Pour en revenir à la mondialisation, qui est l’extension progressive de l’économie marchande à l’ensemble de la planète, on assiste à une évolution.

La conquête de l’Amérique entama la 1ère mondialisation, liée aux échanges avec une économie marchande marquée par la domination de quelques pays.

La 2ème mondialisation correspond à la période s’étendant entre la Révolution industrielle aux années 1950-70. Ce fut un régime d’accumulation dans le cadre de grands systèmes impériaux depuis le partage du monde à la conférence de Berlin en 1885. Il n’en reste aujourd’hui à la France que des « confettis d’empire » car la décolonisation signifia le début de la crise des grandes puissances occidentales. Une des solutions fut le recours à la CEE, car tant le BENELUX, que l’Italie, la France, puis le Royaume-Uni durent se replier sur le continent pour sauvegarder leurs logiques de puissance. La perte des marchés coloniaux a impliqué de trouver de nouveaux relais de pouvoirs.

Dans les années 1970, on a recherché de nouveaux modes d’accumulation. Apparaissent dans les années 1970-1975 aux Etats-Unis, les théories développées par Milton Friedmann à l’Ecole de Chicago. La révolution néo-conservatrice, menée par Ronald Reagan et Margareth Thatcher impose le libéralisme se traduisant par une série de dérégulations, un désengagement des Etats et en 2007, l’adoption des mesures novatrices par l’UE qui instaure un grand marché financier unifié.

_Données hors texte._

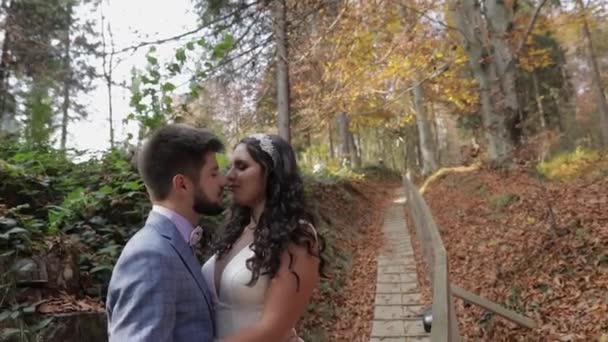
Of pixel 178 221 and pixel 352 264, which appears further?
pixel 352 264

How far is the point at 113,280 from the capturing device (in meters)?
1.40

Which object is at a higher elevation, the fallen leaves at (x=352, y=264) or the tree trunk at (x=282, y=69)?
the tree trunk at (x=282, y=69)

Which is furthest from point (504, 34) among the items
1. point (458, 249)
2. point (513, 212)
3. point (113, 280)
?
point (113, 280)

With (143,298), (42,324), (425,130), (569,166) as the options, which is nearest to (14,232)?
(42,324)

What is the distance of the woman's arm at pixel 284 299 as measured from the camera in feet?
5.49

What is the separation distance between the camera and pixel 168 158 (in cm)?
165

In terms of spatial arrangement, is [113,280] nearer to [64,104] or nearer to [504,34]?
[504,34]

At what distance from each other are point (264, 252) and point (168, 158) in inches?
21.0

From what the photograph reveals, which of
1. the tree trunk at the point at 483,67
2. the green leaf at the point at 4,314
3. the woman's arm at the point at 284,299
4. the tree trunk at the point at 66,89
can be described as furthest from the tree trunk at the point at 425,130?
the woman's arm at the point at 284,299

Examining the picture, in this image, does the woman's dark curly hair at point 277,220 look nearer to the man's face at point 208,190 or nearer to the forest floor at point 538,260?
the man's face at point 208,190

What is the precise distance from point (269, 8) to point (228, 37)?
249cm

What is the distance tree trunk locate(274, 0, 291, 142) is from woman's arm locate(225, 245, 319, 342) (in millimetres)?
5266

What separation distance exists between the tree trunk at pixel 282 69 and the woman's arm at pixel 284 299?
5.27 metres

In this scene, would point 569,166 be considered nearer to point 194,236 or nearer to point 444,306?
point 444,306
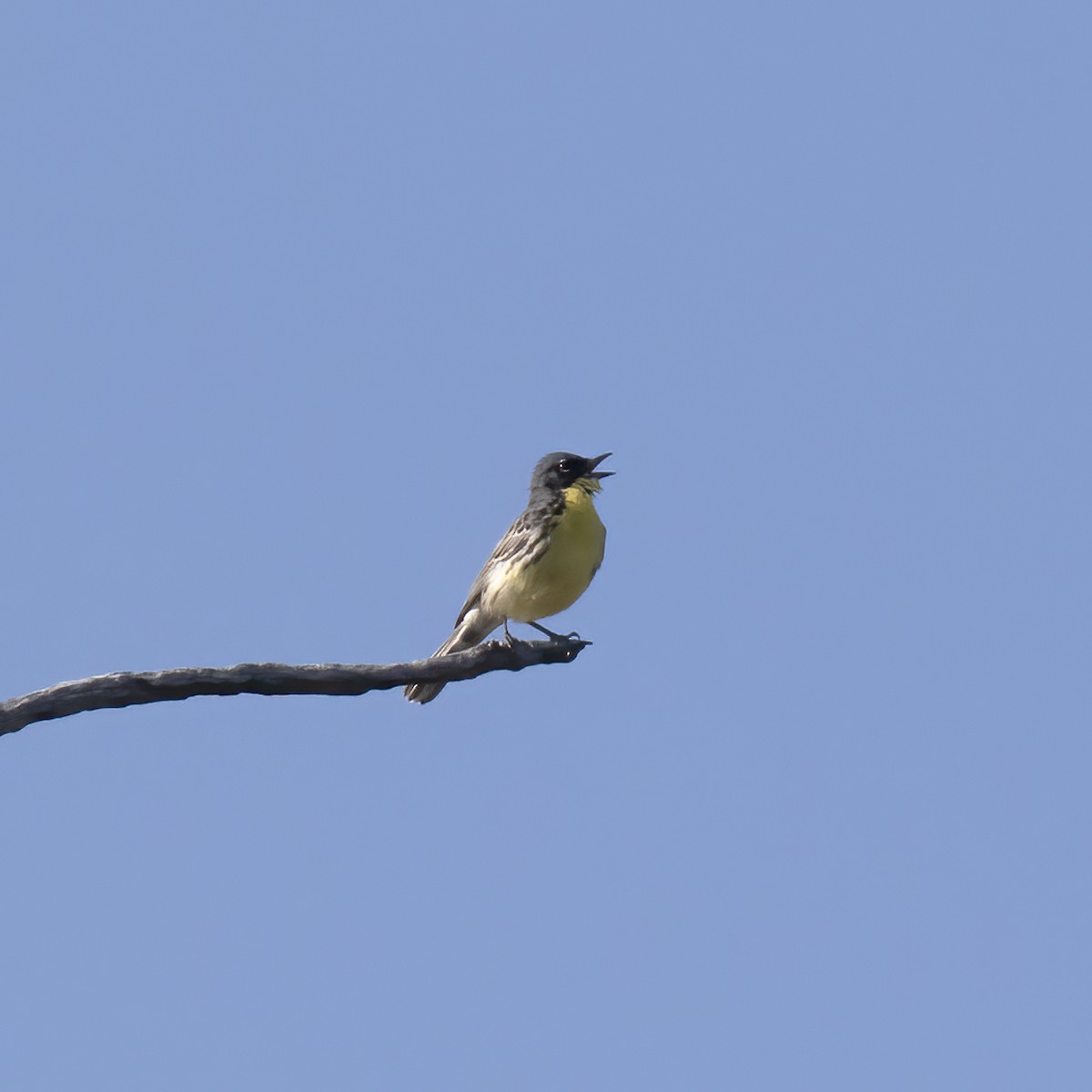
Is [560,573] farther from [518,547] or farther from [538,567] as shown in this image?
[518,547]

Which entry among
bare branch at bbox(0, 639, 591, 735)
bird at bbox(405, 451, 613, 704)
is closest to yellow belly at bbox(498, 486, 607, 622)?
bird at bbox(405, 451, 613, 704)

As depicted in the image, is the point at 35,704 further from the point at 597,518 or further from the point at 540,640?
the point at 597,518

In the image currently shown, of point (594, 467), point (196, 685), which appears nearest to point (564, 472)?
point (594, 467)

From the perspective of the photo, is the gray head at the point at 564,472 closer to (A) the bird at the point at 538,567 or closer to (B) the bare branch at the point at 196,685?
(A) the bird at the point at 538,567

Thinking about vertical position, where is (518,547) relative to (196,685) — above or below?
above

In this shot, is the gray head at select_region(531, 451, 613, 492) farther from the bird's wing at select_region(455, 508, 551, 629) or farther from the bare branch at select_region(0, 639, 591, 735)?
the bare branch at select_region(0, 639, 591, 735)

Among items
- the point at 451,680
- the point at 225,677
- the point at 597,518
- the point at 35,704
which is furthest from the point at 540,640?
the point at 35,704

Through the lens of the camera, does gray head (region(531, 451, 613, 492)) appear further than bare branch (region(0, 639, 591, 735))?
Yes

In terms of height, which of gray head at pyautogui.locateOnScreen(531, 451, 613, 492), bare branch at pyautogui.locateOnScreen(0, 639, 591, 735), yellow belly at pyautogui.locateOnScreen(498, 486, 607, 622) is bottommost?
bare branch at pyautogui.locateOnScreen(0, 639, 591, 735)

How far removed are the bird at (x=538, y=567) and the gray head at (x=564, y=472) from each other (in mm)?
20

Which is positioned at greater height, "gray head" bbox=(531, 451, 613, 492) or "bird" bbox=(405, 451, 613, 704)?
"gray head" bbox=(531, 451, 613, 492)

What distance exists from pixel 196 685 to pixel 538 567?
15.4 feet

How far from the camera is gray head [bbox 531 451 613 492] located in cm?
1489

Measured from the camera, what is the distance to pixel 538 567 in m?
13.8
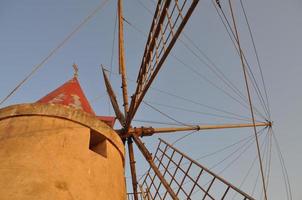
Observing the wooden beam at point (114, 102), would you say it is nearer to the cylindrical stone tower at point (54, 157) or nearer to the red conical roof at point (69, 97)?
the red conical roof at point (69, 97)

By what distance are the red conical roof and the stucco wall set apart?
3.30ft

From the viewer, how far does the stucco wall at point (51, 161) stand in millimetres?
3519

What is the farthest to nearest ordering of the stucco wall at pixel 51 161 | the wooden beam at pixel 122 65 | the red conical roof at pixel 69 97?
the wooden beam at pixel 122 65 → the red conical roof at pixel 69 97 → the stucco wall at pixel 51 161

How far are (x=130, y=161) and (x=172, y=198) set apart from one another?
6.18 feet

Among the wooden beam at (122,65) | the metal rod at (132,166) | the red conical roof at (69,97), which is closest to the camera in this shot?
the red conical roof at (69,97)

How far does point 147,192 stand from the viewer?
976 centimetres

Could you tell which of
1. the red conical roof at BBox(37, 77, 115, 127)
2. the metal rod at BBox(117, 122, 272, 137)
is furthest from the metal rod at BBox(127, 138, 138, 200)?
the red conical roof at BBox(37, 77, 115, 127)

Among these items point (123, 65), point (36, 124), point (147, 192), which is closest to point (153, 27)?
point (123, 65)

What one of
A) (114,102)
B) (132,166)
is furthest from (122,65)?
(132,166)

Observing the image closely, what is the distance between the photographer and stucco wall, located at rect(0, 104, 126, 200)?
3.52m

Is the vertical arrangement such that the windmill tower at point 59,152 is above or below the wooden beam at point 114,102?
below

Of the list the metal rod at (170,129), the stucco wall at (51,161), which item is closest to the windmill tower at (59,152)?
the stucco wall at (51,161)

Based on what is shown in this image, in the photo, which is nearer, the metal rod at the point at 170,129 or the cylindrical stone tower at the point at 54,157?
the cylindrical stone tower at the point at 54,157

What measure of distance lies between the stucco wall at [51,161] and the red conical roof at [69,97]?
100 cm
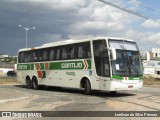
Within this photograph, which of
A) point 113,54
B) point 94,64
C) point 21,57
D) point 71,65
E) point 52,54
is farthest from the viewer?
point 21,57

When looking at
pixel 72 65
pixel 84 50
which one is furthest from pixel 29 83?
pixel 84 50

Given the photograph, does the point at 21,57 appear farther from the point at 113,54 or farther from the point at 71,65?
the point at 113,54

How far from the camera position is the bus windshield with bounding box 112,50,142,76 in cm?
2078

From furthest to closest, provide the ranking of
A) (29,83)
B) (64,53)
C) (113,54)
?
(29,83) < (64,53) < (113,54)

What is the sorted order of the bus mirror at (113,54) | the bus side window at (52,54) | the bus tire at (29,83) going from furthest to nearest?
the bus tire at (29,83) < the bus side window at (52,54) < the bus mirror at (113,54)

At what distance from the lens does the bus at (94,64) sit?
68.2 feet

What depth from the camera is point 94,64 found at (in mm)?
22031

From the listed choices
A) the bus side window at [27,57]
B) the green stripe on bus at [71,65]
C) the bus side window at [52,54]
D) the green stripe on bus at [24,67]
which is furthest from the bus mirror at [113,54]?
the bus side window at [27,57]

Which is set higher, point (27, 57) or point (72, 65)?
point (27, 57)

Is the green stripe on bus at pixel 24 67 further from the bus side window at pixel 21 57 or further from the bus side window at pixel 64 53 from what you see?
the bus side window at pixel 64 53

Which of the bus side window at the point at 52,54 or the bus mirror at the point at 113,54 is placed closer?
the bus mirror at the point at 113,54

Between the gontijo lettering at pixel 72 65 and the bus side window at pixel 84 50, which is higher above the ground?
the bus side window at pixel 84 50

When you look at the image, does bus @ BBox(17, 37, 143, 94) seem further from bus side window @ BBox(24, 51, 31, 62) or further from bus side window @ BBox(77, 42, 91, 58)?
bus side window @ BBox(24, 51, 31, 62)

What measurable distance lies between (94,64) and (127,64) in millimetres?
2020
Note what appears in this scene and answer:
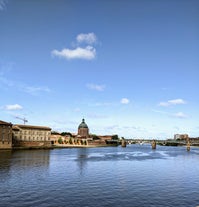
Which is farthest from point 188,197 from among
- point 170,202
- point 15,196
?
point 15,196

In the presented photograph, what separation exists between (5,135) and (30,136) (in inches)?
1177

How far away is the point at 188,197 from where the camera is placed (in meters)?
31.8

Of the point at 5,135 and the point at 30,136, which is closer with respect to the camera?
the point at 5,135

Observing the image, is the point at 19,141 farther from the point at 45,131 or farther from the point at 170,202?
the point at 170,202

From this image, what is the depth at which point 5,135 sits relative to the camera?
391 feet

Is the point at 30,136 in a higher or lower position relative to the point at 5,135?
higher

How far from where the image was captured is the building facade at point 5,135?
11719 centimetres

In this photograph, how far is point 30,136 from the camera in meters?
148

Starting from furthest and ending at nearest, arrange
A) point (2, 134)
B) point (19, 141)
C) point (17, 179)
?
point (19, 141)
point (2, 134)
point (17, 179)

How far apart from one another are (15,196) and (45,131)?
131078 mm

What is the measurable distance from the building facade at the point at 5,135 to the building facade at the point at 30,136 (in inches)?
609

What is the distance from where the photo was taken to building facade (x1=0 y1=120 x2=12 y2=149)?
117 metres

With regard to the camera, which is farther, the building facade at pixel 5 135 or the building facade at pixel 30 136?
the building facade at pixel 30 136

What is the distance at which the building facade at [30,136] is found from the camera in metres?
140
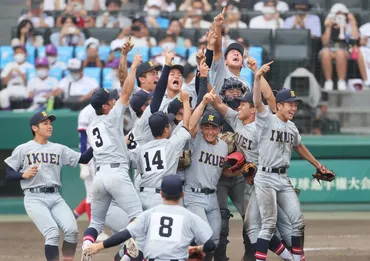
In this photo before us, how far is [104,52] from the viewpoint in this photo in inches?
605

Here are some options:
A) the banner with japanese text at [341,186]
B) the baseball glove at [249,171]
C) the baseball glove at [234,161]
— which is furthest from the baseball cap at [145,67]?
the banner with japanese text at [341,186]

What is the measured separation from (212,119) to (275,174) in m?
0.83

L’objectif est de refonder la base du financement des Etats anglo-saxons, de placer le capital en position nodale dans les Etats et les économies. A partir des années 1980, il devient le pivot du système économique mondial. Ceci se traduit par l’excroissance du stock de capital financier, qui représentait entre 5 et 11 fois le PIB mondial en 2005 à la veille de la crise financière, avec un doublement du stock de capital tous les 10 ans.

Le marché d’actions, d’obligations est magnifié par l’invention de la titrisation et la vulgarisation de la spéculation sur les matières premières. Ces jeux financiers se traduisent par l’excroissance du stock de capital financier circulant pour produire une rente financière à l’échelle monde, en jouant sur les oppositions géographiques entre les taux, les monnaies, etc.

Pour pouvoir ponctionner l’économie réelle, il a fallu déréguler et prélever sur la production les montants nécessaires.

A partir des années 1990/2000, on constate dans les pays développés une stagnation du pouvoir d’achat des ménages, surtout des salariés dont la hausse du niveau de vie est fondée sur une forte montée de l’endettement. Cette société d’endettement généralisée présente une forte composante immobilière dans les pays anglo-saxons mais aussi dans les fonds de pension à cause des systèmes de retraite par capitalisation, des fonds placés en bourse qui disparaissent quand les bourses chutent. Depuis la crise, les retraités des Pays-Bas ont perdu 1/3 de leurs revenus et plus de 100 000 personnes de plus de 75 ans sont contraintes de travailler aux Etats-Unis.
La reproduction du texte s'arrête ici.